* **TASK INPUT**

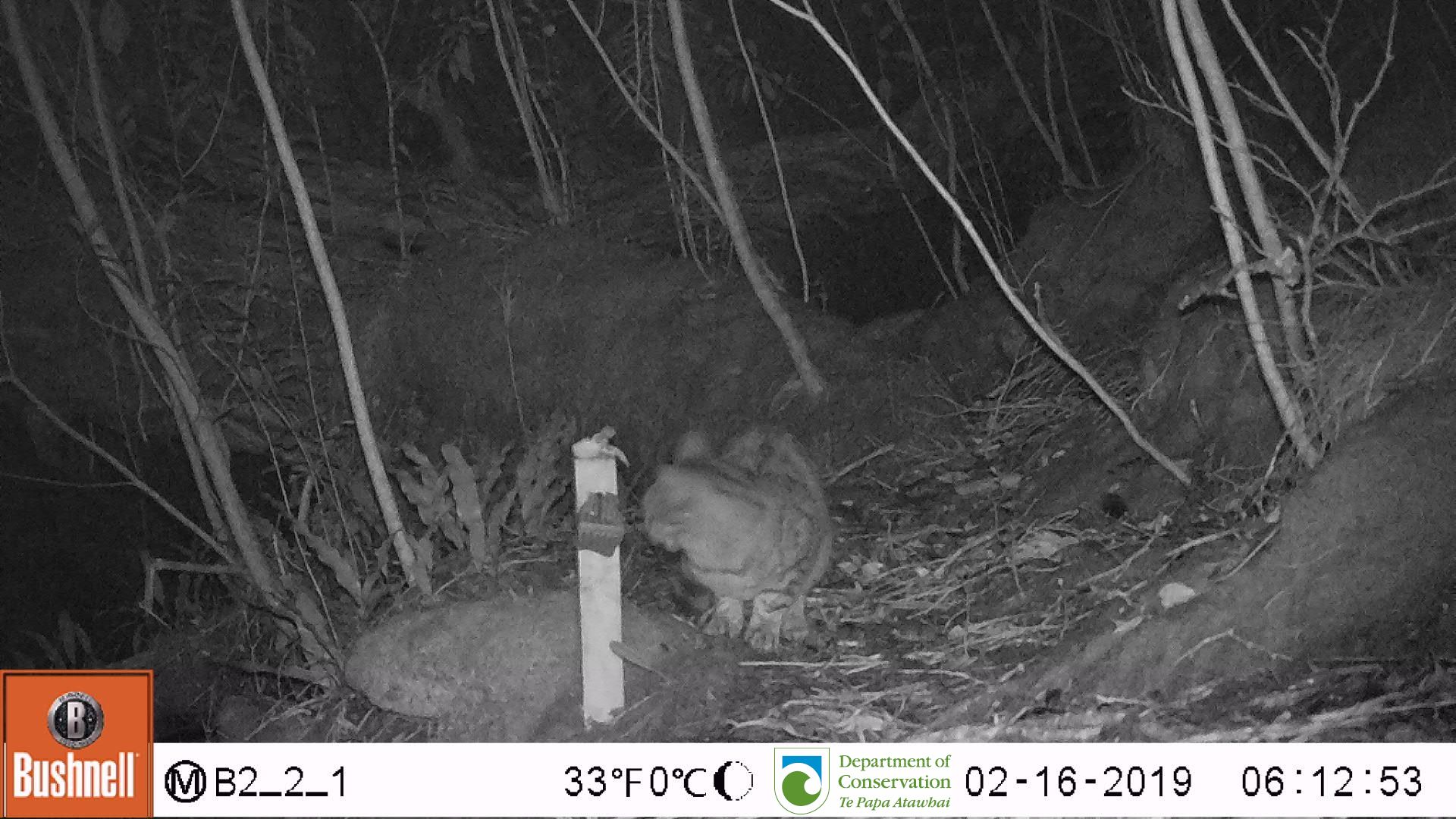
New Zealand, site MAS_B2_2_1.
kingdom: Animalia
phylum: Chordata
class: Mammalia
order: Carnivora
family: Felidae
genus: Felis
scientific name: Felis catus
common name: domestic cat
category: cat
Cat (domestic cat) (Felis catus).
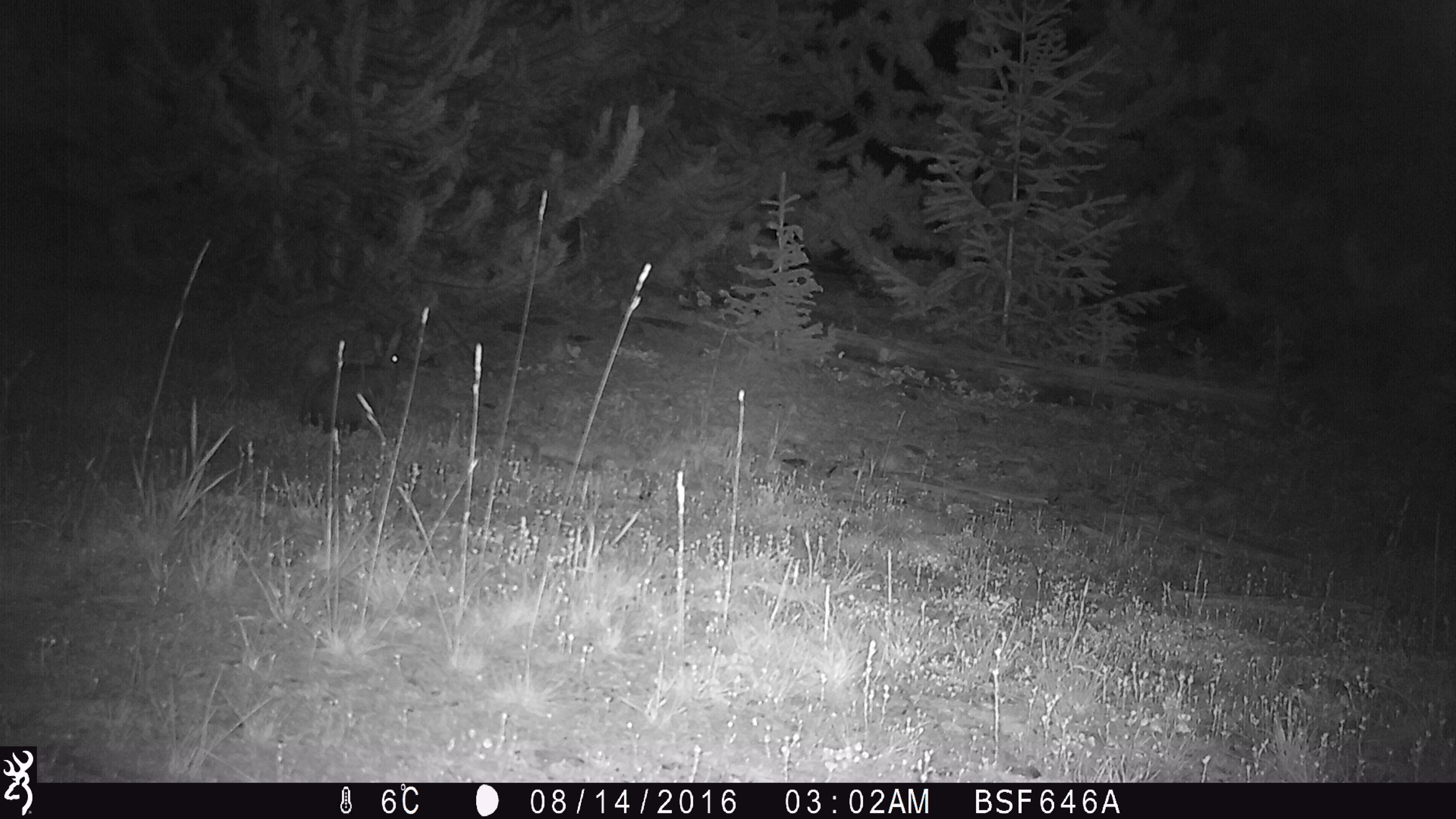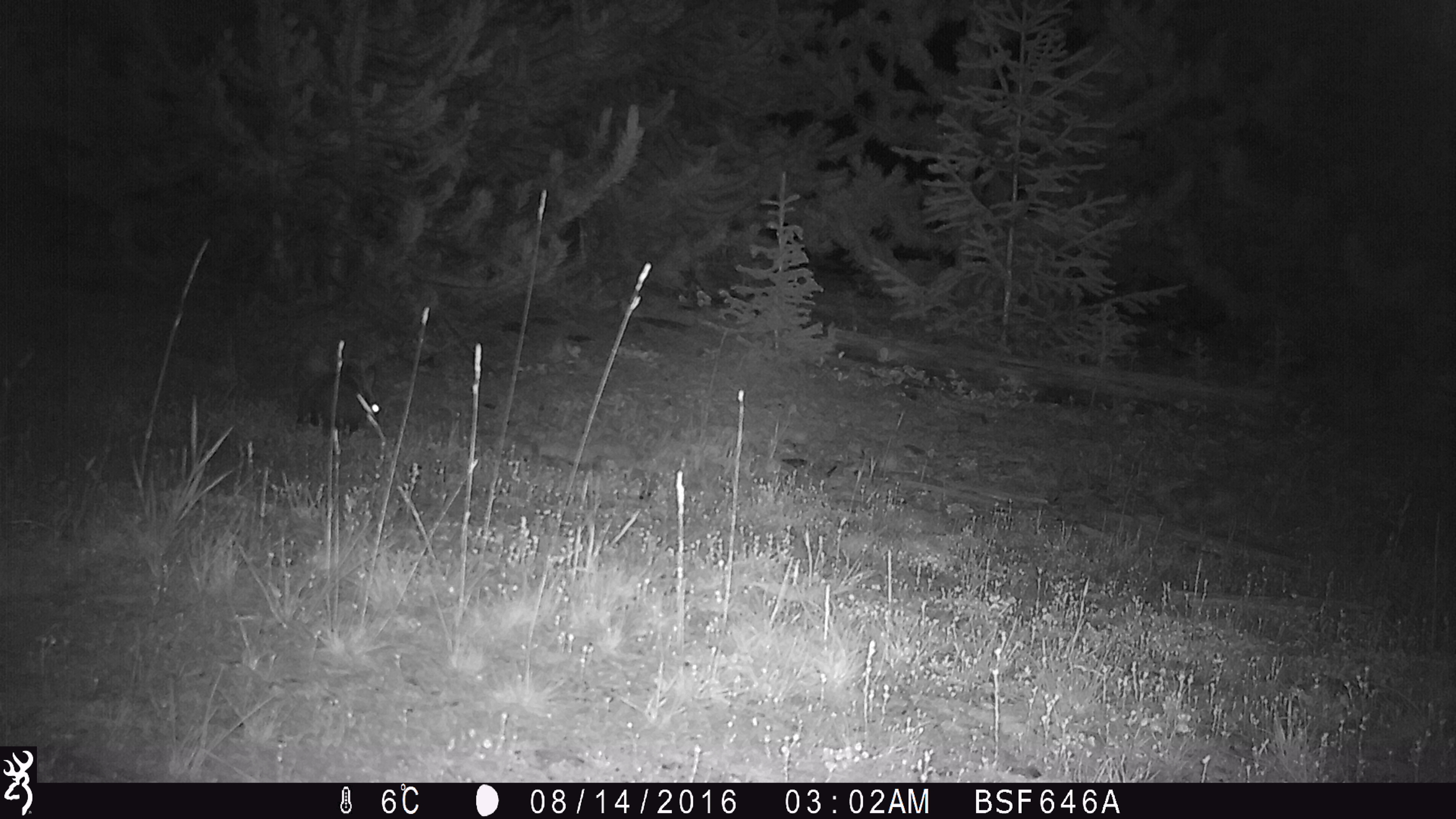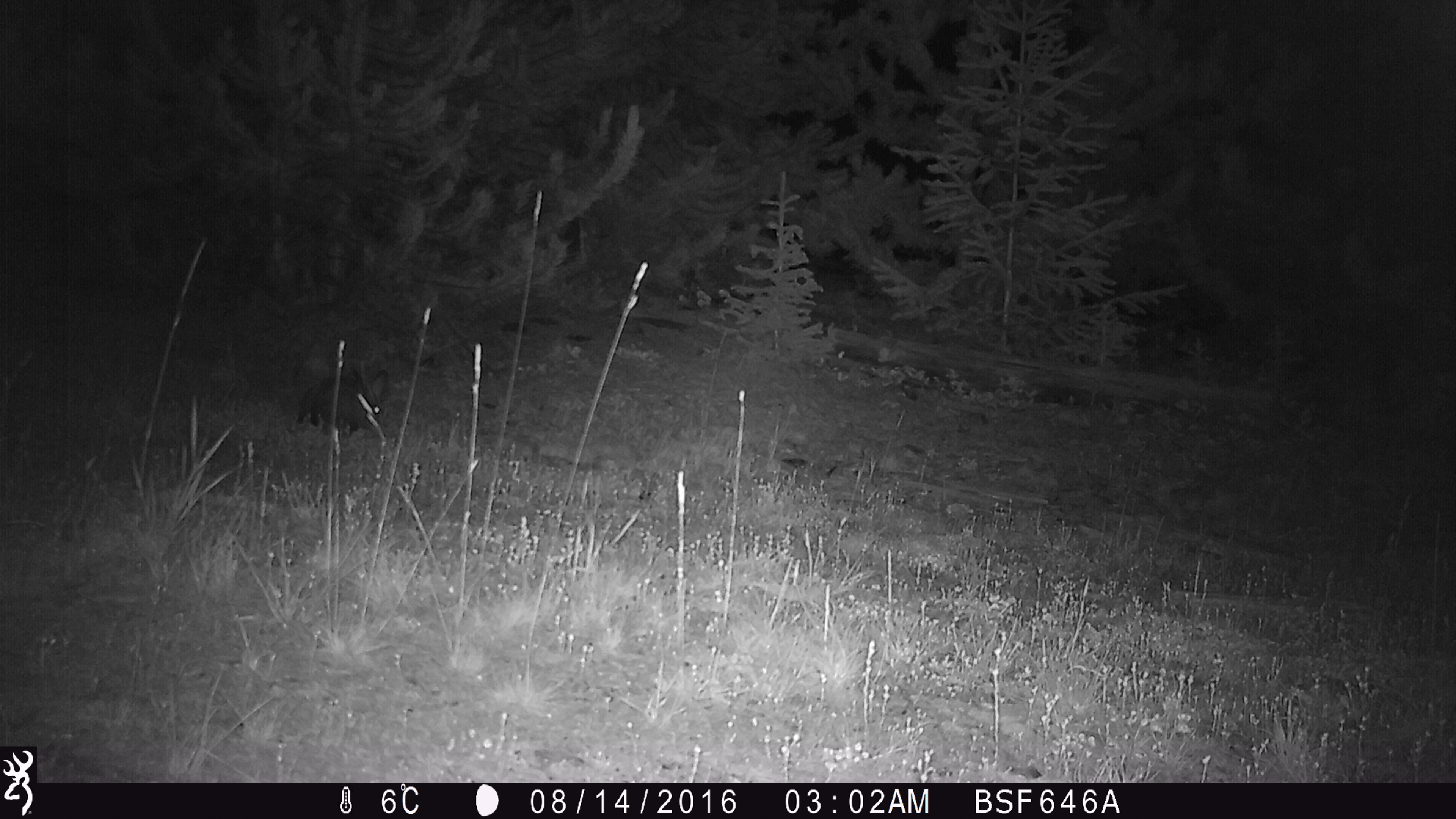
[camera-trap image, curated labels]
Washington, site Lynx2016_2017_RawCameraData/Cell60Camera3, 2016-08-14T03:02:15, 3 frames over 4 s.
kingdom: Animalia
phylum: Chordata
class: Mammalia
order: Lagomorpha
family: Leporidae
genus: Lepus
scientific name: Lepus americanus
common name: snowshoe hare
Lepus americanus (snowshoe hare). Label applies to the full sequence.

* **ACTION ITEM**
Restate all of the material above word for word. Pictures do not belong in it.

* **SOLUTION TO THE PROBLEM**
New Zealand, site MAS_B2_2_1.
kingdom: Animalia
phylum: Chordata
class: Mammalia
order: Carnivora
family: Felidae
genus: Felis
scientific name: Felis catus
common name: domestic cat
category: cat
Cat (domestic cat) (Felis catus).
[camera-trap image, curated labels]
Washington, site Lynx2016_2017_RawCameraData/Cell60Camera3, 2016-08-14T03:02:15, 3 frames over 4 s.
kingdom: Animalia
phylum: Chordata
class: Mammalia
order: Lagomorpha
family: Leporidae
genus: Lepus
scientific name: Lepus americanus
common name: snowshoe hare
Lepus americanus (snowshoe hare). Label applies to the full sequence.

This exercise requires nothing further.